PROBLEM STATEMENT:
Extract every line of the material below word for word, leaving the pictures out of your answer.

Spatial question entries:
⁂

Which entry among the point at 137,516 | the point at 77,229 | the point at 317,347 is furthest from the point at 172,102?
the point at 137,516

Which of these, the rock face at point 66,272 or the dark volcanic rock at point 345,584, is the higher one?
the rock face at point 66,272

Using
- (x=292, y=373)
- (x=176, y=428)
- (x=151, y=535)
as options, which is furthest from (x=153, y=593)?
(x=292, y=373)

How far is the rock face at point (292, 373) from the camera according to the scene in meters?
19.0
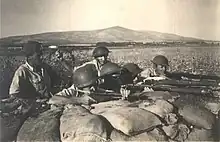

⁂

ANSWER BELOW:
Which entry among the point at 137,516 | the point at 77,229 | the point at 317,347 is furthest from the point at 172,102?
the point at 137,516

Which of these, the rock face at point 66,272 or the dark volcanic rock at point 345,584, is the higher one?
the rock face at point 66,272

Using
- (x=292, y=373)
- (x=176, y=428)
- (x=151, y=535)
as options, which is furthest from (x=153, y=593)?
(x=292, y=373)

How far is the rock face at point (292, 373) from the camera according to the scene in meters?
19.0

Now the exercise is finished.